Natalie Portman looks like a ballerina. Waif-like, delicate and fragile, she’s physically perfect to play the role of Nina Sayers – a dancer cast as the lead in Swan Lake. With a supporting cast including Barbara Hershey and Vincent Cassel, surely Black Swan couldn’t fail to impress...

Portman’s Nina is beautiful yet naive – a perfect fit for the innocent side of the dual role of Swan Queen. Problematically she lacks the fire, unpredictability and sexuality required to play the character’s titular alter-ego. Nina s a dream role for an actress – it requires a portrayal of great physicality, enormous skill and some real acting chops. And Portman doesn’t disappoint. She’s absolutely fantastic throughout.

Her performance hinges on her being believably unhinged as the intensity of the role, her repressed home life and her sexual awakening combine, culminating in a nervous breakdown of sorts. As the pressure grows on her to embrace the darker side of her personality so her anxieties increase, manifesting themselves in hallucinations, self-harm and an increasingly fractured personality – personifying itself in the form of fellow dancer Lily (Mila Kunis).

Sadly Nina is the only character in the film who’s not a one-dimensional stereotype. Cassel’s rapacious director is crudely drawn and delivers some truly awful dialogue, Winona Ryder’s washed up ballet star is little more than a plot device and Hershey chews up the scenery as Nina’s wicked mother. Perhaps these gaudy caricatures are designed deliberately but they are too creakily created to be convincing.

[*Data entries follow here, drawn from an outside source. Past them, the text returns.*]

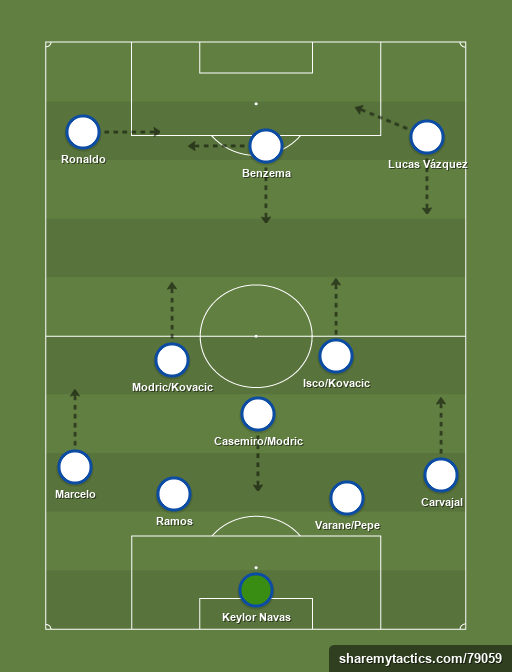 Real Madrid CF - Football tactics and formations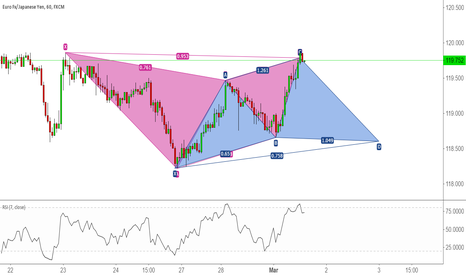 EURJPY: Bullish Cypher upon completion of Gartley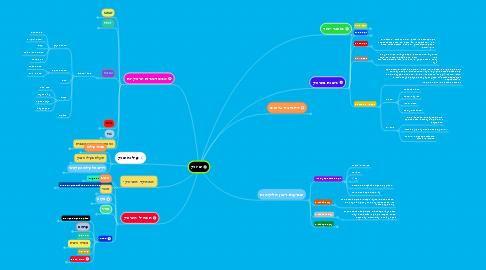 Mind Map: שיווק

All the clichés you would associate with mental breakdown are present and correct: overbearing mother, druggy nightclub scene, a freaky music box, lashings of blood, lesbian sex, doppelgangers, hallucinations, gallery of portraits with eyes which follow you around the room, etc, etc. Subtle it is not.

The film looks amazing, though. A palate of blacks, whites and greens is decorated with sparing splashes of colour – particularly the crimson of blood and slashes of lipstick. Mirrors are a recurring theme – rarely has a character spent so long staring at their own reflection. Very early in the film we see Nina metaphorically cut in two by a long mirror and it doesn’t take a genius to work out that mirrors will be involved in the film’s denouement.

Ultimately it’s a film saved by a committed performance from Portman, some excellent cinematography and a neat eye for detail. But it’s preposterously over the top, very predictable and a little unstable. Thankfully it doesn’t take itself too seriously and as such it’s entertaining - if unfulfilling.